HINT: The product development VP is probably worried about getting their bonus achieving their vision based on delivering a product on time. You’re going to have to prove to a rather skeptical person that you won’t slow him or her down in getting that product out the door while conducting usability work. I provided some hints on how to do faster usability testing which might come in handy here.

2. Become a Usability Champion – Nature abhors a vacuum (so do I when my wife tells me it’s time to vacuum the stairs!) so here’s a chance for you to step in and fill that usability void. Push hard for usability projects to anyone who’ll listen (at your company, your mom already knows you’re the best usability person in the whole wide world – whatever the heck “usability” is).

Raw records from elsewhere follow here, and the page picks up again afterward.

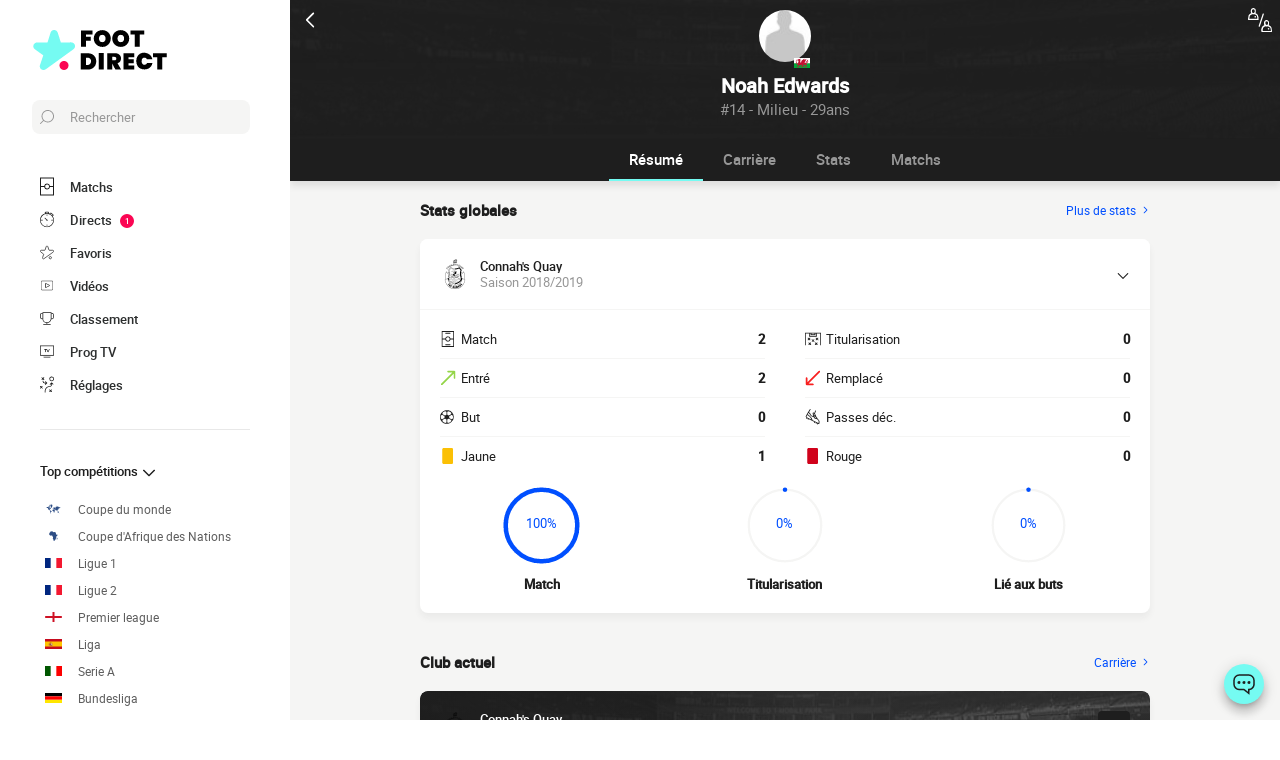

--- FILE ---
content_type: image/svg+xml
request_url: https://www.foot-direct.com/build/images/logo_fr.b75ae974.svg
body_size: 807
content:
<svg version="1.1" id="Calque_1" xmlns="http://www.w3.org/2000/svg" x="0" y="0" viewBox="0 0 138.1 41.3" xml:space="preserve"><path class="st0" fill="#ffffff" d="M61.3.3v4.2h-6.7v2.4h4.8v4h-4.8v6.4h-5.3V.3h12zM75.8 1.1c1.3.7 2.4 1.8 3.2 3.1.8 1.3 1.2 2.8 1.2 4.5s-.4 3.2-1.2 4.5c-.8 1.3-1.8 2.4-3.2 3.1-1.3.8-2.8 1.1-4.4 1.1s-3.1-.4-4.4-1.1c-1.3-.8-2.4-1.8-3.2-3.1s-1.2-2.8-1.2-4.5.4-3.2 1.2-4.5 1.8-2.4 3.2-3.1C68.3.4 69.8 0 71.4 0s3 .4 4.4 1.1zm-6.9 4.8c-.6.7-.9 1.6-.9 2.8s.3 2.1.9 2.8c.6.7 1.4 1 2.5 1s1.9-.3 2.5-1 .9-1.6.9-2.8-.3-2.1-.9-2.8-1.4-1-2.5-1-1.9.4-2.5 1zM94.9 1.1c1.3.7 2.4 1.8 3.2 3.1.8 1.3 1.2 2.8 1.2 4.5s-.4 3.2-1.2 4.5c-.8 1.3-1.8 2.4-3.2 3.1-1.3.8-2.8 1.1-4.4 1.1s-3.1-.4-4.4-1.1c-1.3-.8-2.4-1.8-3.2-3.1-.8-1.3-1.2-2.8-1.2-4.5s.4-3.2 1.2-4.5c.8-1.3 1.8-2.4 3.2-3.1C87.4.4 88.9 0 90.5 0s3.1.4 4.4 1.1zm-6.8 4.8c-.6.7-.9 1.6-.9 2.8s.3 2.1.9 2.8c.6.7 1.4 1 2.5 1s1.9-.3 2.5-1 .9-1.6.9-2.8-.3-2.1-.9-2.8-1.4-1-2.5-1-2 .4-2.5 1zM114.8.3v4.2h-4.5v12.8H105V4.5h-4.5V.3h14.3zM64.1 36.7c-.7 1.3-1.8 2.3-3.1 3.1-1.3.7-2.9 1.1-4.7 1.1h-7.1v-17h7.1c1.8 0 3.3.4 4.7 1.1 1.3.7 2.4 1.7 3.1 3s1.1 2.7 1.1 4.4c0 1.5-.4 3-1.1 4.3zm-5.4-1.6c.7-.7 1.1-1.6 1.1-2.8s-.4-2.2-1.1-2.8c-.7-.7-1.7-1-2.9-1h-1.3v7.6h1.3c1.3 0 2.2-.3 2.9-1zM73 23.8v17h-5.3v-17H73zM85 40.9l-3.2-6.1v6.1h-5.3v-17h7.9c1.4 0 2.6.2 3.5.7 1 .5 1.7 1.2 2.2 2s.7 1.8.7 2.8c0 1.1-.3 2.1-.9 3-.6.9-1.5 1.5-2.7 1.9l3.7 6.5-5.9.1zm-3.2-9.6H84c.6 0 1.1-.1 1.4-.4s.5-.7.5-1.4c0-.6-.2-1-.5-1.3s-.8-.5-1.4-.5h-2.2v3.6zM98.6 28.1v2.1h5.3v4h-5.3v2.4h6v4.3H93.3v-17h11.3v4.2h-6zM119 24.5c1.2.6 2.1 1.3 2.8 2.3s1.2 2.2 1.5 3.5h-5.6c-.3-.6-.6-1-1.1-1.3s-1-.5-1.6-.5c-.9 0-1.6.3-2.1 1s-.8 1.6-.8 2.7.3 2 .8 2.7 1.2 1 2.1 1c.6 0 1.1-.2 1.6-.5s.8-.7 1.1-1.3h5.6c-.2 1.3-.7 2.5-1.5 3.5-.7 1-1.7 1.8-2.8 2.3-1.2.6-2.5.8-4 .8-1.7 0-3.2-.4-4.5-1.1-1.3-.7-2.2-1.7-2.9-3.1-.7-1.3-1-2.8-1-4.5s.3-3.2 1-4.5 1.7-2.3 2.9-3.1c1.3-.7 2.8-1.1 4.5-1.1 1.5.3 2.8.6 4 1.2zM138.1 23.9v4.2h-4.5v12.8h-5.3V28.1h-4.5v-4.2h14.3z"/><g><path d="M43 15.4c-.5-1.6-2-2.7-3.7-2.7l-10.8.1-3.2-10.2c-.5-1.6-2-2.7-3.7-2.7S18.4 1 17.9 2.6l-3.2 10.3-10.8-.1c-1.7 0-3.2 1.1-3.7 2.7s.1 3.4 1.4 4.3l8.7 6.3-3.4 10.2c-.5 1.6 0 3.3 1.4 4.3.7.5 1.5.7 2.3.7s1.6-.3 2.3-.7l28.7-20.8c1.4-1 2-2.8 1.4-4.4z" fill="#75fbf2"/><circle cx="31.8" cy="36.6" r="4.7" fill="#fb0653"/></g></svg>
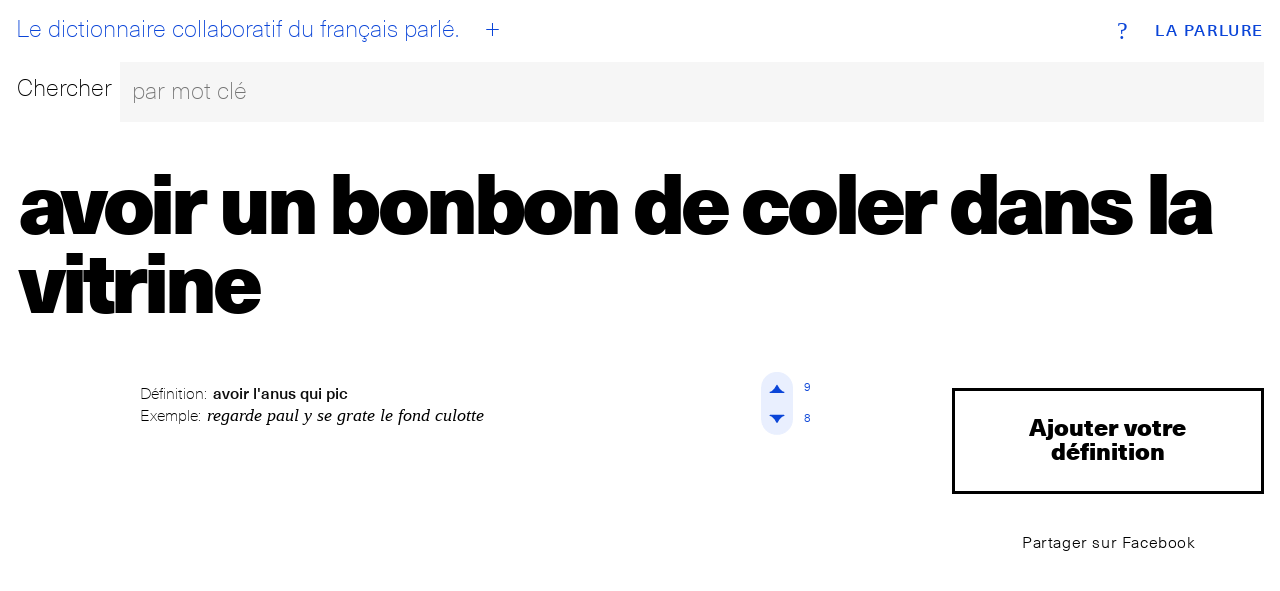

--- FILE ---
content_type: text/html; charset=utf-8
request_url: https://www.laparlure.com/terme/avoir-un-bonbon-de-coler-dans-la-vitrine/
body_size: 6413
content:
<!DOCTYPE html>
<html lang="fr">
  <head>
    <meta charset="UTF-8">
    <meta name="viewport" content="width=device-width, initial-scale=1.0">
    <meta http-equiv="X-UA-Compatible" content="ie=edge">

    <title>avoir un bonbon de coler dans la vitrine | La Parlure</title>

    <link rel="apple-touch-icon" sizes="180x180" href="/apple-touch-icon.png?v=wAX86OPQyl">
    <link rel="icon" type="image/png" sizes="32x32" href="/favicon-32x32.png?v=wAX86OPQyl">
    <link rel="icon" type="image/png" sizes="16x16" href="/favicon-16x16.png?v=wAX86OPQyl">
    <link rel="manifest" href="/site.webmanifest?v=wAX86OPQyl">
    <link rel="mask-icon" href="/safari-pinned-tab.svg?v=wAX86OPQyl" color="#5bbad5">
    <link rel="shortcut icon" href="/favicon.ico?v=wAX86OPQyl">
    <meta name="apple-mobile-web-app-title" content="La Parlure">
    <meta name="application-name" content="La Parlure">
    <meta name="msapplication-TileColor" content="#da532c">
    <meta name="theme-color" content="#ffffff">

    
      <script async src="https://www.googletagmanager.com/gtag/js?id=UA-8965052-1"></script>
      <script>
        window.dataLayer = window.dataLayer || [];
        function gtag(){dataLayer.push(arguments);}
        gtag('js', new Date());
        gtag('config', 'UA-8965052-1');
      </script>
    

    

    <script type="text/javascript">
      window.LA_PARLURE_ADD_URL = '/ajout/';
      window.LAPARLURE_SEARCH_PAGE_URL = '/recherche/';
    </script>

    
  <link rel="amphtml" href="/amp/terme/avoir-un-bonbon-de-coler-dans-la-vitrine/">

  <link rel="stylesheet" href="https://d3ph7ylguiegpu.cloudfront.net/static/app-944e39a7.707159d7f3a1.css" />
<script type="module" crossorigin="" src="https://d3ph7ylguiegpu.cloudfront.net/static/app-4a735259.68b329da9893.js"></script>

  
    <meta name="description" content="Définition: avoir l&#x27;anus qui pic ◆ Exemple: regarde paul y se grate le fond culotte" />
    <meta property="og:description" content="Définition: avoir l&#x27;anus qui pic ◆ Exemple: regarde paul y se grate le fond culotte" />
  


  </head>
  <body class="alt">
    <div class="wrap wrap--index">
      <div class="bg bg--index"></div>
<div class="header">
  <div class="top-nav">
    <a class="brand" href="/">La Parlure</a>
    <a class="tagline" href="/">
      <div id="btn__home"></div>
      Le dictionnaire collaboratif du français parlé.
    </a>
    <a class="btn__add" href="/ajout/"><abbr>+</abbr></a>
    <a class="btn__info" href="/page/a-propos/"><abbr>?</abbr></a>
  </div>
  <form action="/recherche/" method="get">
    <fieldset class="search__bar">
      <div class="row">
        <div class="search__label"><label for="search_input">Chercher</label></div>
        <div class="search__bar">
          <input class="search__field" id="search_input" name="q" placeholder="par mot clé" autocomplete="off"></input>
        </div>
      </div>
    </fieldset>
  </form>
</div>

      
  <div id='searchResultsContainer' style='display:none'></div>

    <div class="entry hideOnSearchResults">
      <div class="entry__term">
        <h1 class='term--20up'>avoir un bonbon de coler dans la vitrine</h1>
      </div>
      <div class="row">
        <div class="col-md-1 col-lg-1 actions actions--top">
          <br>
        </div>
        <div class="col-xs-12 col-sm-9 col-md-8 col-lg-8 entry__list">

          
            <ul>
              
                <li>
                  <div class="entry__item">
                    
                    <div class="card__def">
  <p class="entry__definition">
    <span class="entry__label">Définition:</span>
    <span class="entry__definition__text">avoir l&#x27;anus qui pic</span>
  </p>
  <p class="entry__example">
    <span class="entry__label">Exemple:</span>
    <span class="entry__example__text">regarde paul y se grate le fond culotte</span>
  </p>
</div>
<div class="vote">
  <div class="vote__up" data-def-id="3965" data-def-vote="1"><i><span>
    <svg version="1.1" id="Layer_1" xmlns="http://www.w3.org/2000/svg" xmlns:xlink="http://www.w3.org/1999/xlink" x="0px" y="0px"
       viewBox="-10 -10 69.7 69.7"  xml:space="preserve">

    <path class="upAone" d="M41.9,33.4c0,0-8.5,0-17.1-17.1C16.3,33.4,7.8,33.4,7.8,33.4H41.9z"/>
    <path class="upAtwo" d="M41.9,33.4c0,0-2.3-2.3-17.1-17.1C9.9,31.2,7.8,33.4,7.8,33.4H41.9z"/>
     </svg>

  </span></i><span class="vote__count" data-def-id="3965" data-def-vote="1">9</span></div>

  <div class="vote__down" data-def-id="3965" data-def-vote="0"><i><span>
    <svg version="1.1" id="Layer_1" xmlns="http://www.w3.org/2000/svg" xmlns:xlink="http://www.w3.org/1999/xlink" x="0px" y="0px"
   viewBox="-10 -10 69.7 69.7" style="enable-background:new 0 0 49.7 49.7;" xml:space="preserve">

    <path class="downAone" d="M7.8,16.3c0,0,8.5,0,17.1,17.1c8.5-17.1,17.1-17.1,17.1-17.1H7.8z"/>
    <path class="downAtwo" d="M7.8,16.3c0,0,2.3,2.3,17.1,17.1c14.9-14.9,17.1-17.1,17.1-17.1H7.8z"/>
    </svg>
  </span></i><span class="vote__count" data-def-id="3965" data-def-vote="0">8</span></div>
</div>


                  </div>
                </li>
              
            </ul>
            <!-- g:expression__exp_and_defs 2026-01-22T15:12:03.062078+00:00 -->
          

        </div>
        <div class="col-xs-12 col-sm-3 col-md-3 col-lg-3 entry__meta text-center">
          <a class="add__expression" href="/terme/avoir-un-bonbon-de-coler-dans-la-vitrine/ajout/">Ajouter votre définition</a>
          <a class="btn btn--clear btn--share btn--sm" href="https://www.facebook.com/sharer/sharer.php?u=http%3A//www.laparlure.com/terme/avoir-un-bonbon-de-coler-dans-la-vitrine/" target="_blank">Partager sur Facebook</a>
          
          <!--
            
          -->

        </div>
      </div>
    </div>

  <!-- g:page 2026-01-22T15:12:03.062351+00:00 -->

    </div>

    <footer class="footer">
      <div class="site-info"><span>© 2009-2026 La Parlure. Tous droits réservés.</span></div>
      <div class="band">
        <ul>
          <li><a href="/page/a-propos/">À propos</a></li>
        </ul>
      </div>
    </footer>

    
  
  <link rel="stylesheet" href="https://d3ph7ylguiegpu.cloudfront.net/static/searchBar-92081ab3.83dda64f32a1.css" />
<script type="module" crossorigin="" src="https://d3ph7ylguiegpu.cloudfront.net/static/entry-bcc99aff.07a7ec038895.js"></script>
<link href="https://d3ph7ylguiegpu.cloudfront.net/static/searchBar-b23915e4.bf53b2828da8.js" type="text/javascript" crossorigin="anonymous" rel="modulepreload" as="script" />

  </body>
</html>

If you’re brave, you might actually conduct your own usability evaluation of your web site or product and provide an executive summary to some well placed VPs – just for reading material the next time they have to fly somewhere. Try to make friends with the coders and developers of the web site or application and see if they’ll become “usability friendly” – try taking them to lunch, that might help.

Also, read the post I wrote on the 7 enterprise usability tips for ways you can apply usability projects beyond just a web site, if that avenue is closed to you. There’s lots of potential usability projects lurking at your Company, in many different divisions. Consider IVR messages, customer service web sites or applications or even internal applications that all employees have to use.

The point here is perception is reality, and if all you do is talk about usability and how it helps increase sales or interactions or whatever, eventually people will believe you are the Usability guru and champion.

By the way, it’s important that you are a usability Champion that can actually get usability projects approved. Being a usability champion without the authority to use the company pen to sign a company check to pay for a usability project means you don’t have the authority to make usability projects happen, and thus you’re probably not a usability champion. Some of your co-workers in your office might be calling you just a “usability nut,” the mean ones a “usability chump-ion” (ouch).

3. Leave the Company – Guess what? Sometimes an old, non usability friendly door must close before a new, usability friendly door can open. If the corporate culture is dragging you down, and you’ve tried everything you can (see numbers 1 and 2 above) to get a usability champion at your company, it might be time to leave and find a company that does have a usability champion.

Don’t think of it as failing, being a quitter or throwing in the towel. Think of it as your company is not able to incorporate usability as a part of it’s core function, and thus you must find a better environment where you can make a difference practicing usability. Those losers.

According to USNews & World Report, you, yes you, as a usability experience specialist are in one of the Best Careers of 2009. If your current lame unresponsive dimwitted ignorant company doesn’t truly value and support usability, more than likely there’s another company out there who will.

So dust off your resume, dry-clean your interview suit, shine up those shoes and hit the pavement you usability experience specialist you! You’ve got a whole new exciting opportunity just WAITING for you to get started! What are you waiting for? There’s a better opportunity for you and all you have to do is take that first step!


Conclusion – User Experience is Not Mature, Especially without a Usability Champion

According the results of HFI’s recent “Usability Experience Maturity Survey 2009” almost half of those of us who completed the survey are without a usability champion. Without a usability champion at your company it’s going to be very difficult to achieve usability maturity, and include usability as a core attribute of your company’s operations.

If you’re not comfortable trying to accomplish usability without a usability champion, you can either find one in your organization, become one, or worst case leave the organization and join one that does have a usability champion.